I didn't say he stopped supporting Net Neutrality. I only said his campaign was caught changing their stance. Not even Obama himself, as I'm sure he doesn't have time to review edits on his website.
If your read the old copy of his page it was much harder for an average voter to understand. So some staffer "cleaned it up" but there is no evidence he changed his mind on that topic.
Perhaps more significantly, there is no reference to network neutrality, perhaps the single tech
issue on which the gap between Obama and McCain is most pronounced. At the 2007 Google talk, Obama
declared he would "take a backseat to no one in my commitment to network neutrality, because once
providers start to privilege some applications or Web sites over others, then the smaller voices get
squeezed out and we all lose."
They edited out the Network Neutrality part of the videos. Ars Technica says it, not me.

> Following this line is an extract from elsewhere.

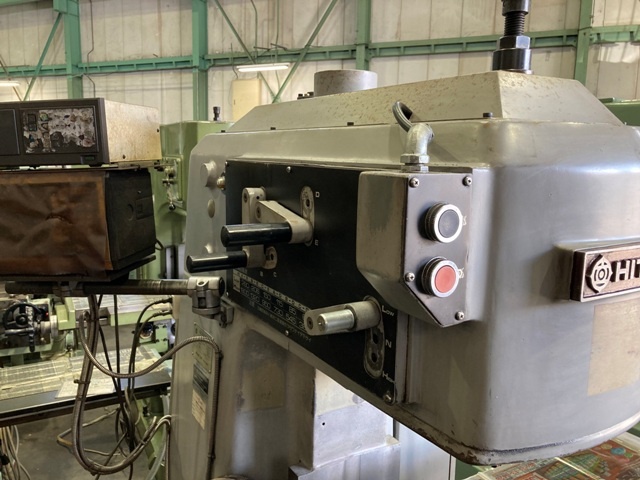 HITACHI SEIKO 2MW-V Vertical Milling Machine Image 4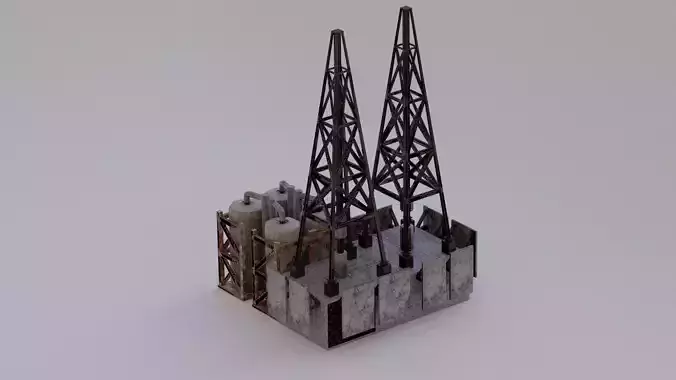 oil rig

Go ahead, mod me down again. Have a nice cozy groupthink and keep voting whoever you fashion while shutting down any dissent. That can never go wrong, right?
Did you read the updated version they changed Information to Ideas but it says:
Ensure the Full and Free Exchange of Ideas through an Open Internet and Diverse Media Outlets
Protect the Openness of the Internet: A key reason the Internet has been such a success is because it is the most open network in history. It needs to stay that way. Barack Obama strongly supports the principle of network neutrality to preserve the benefits of open competition on the Internet.
Edit: I know it's an important issue to some people, but it's not something that's important to voters so it's going to get dropped from speeches.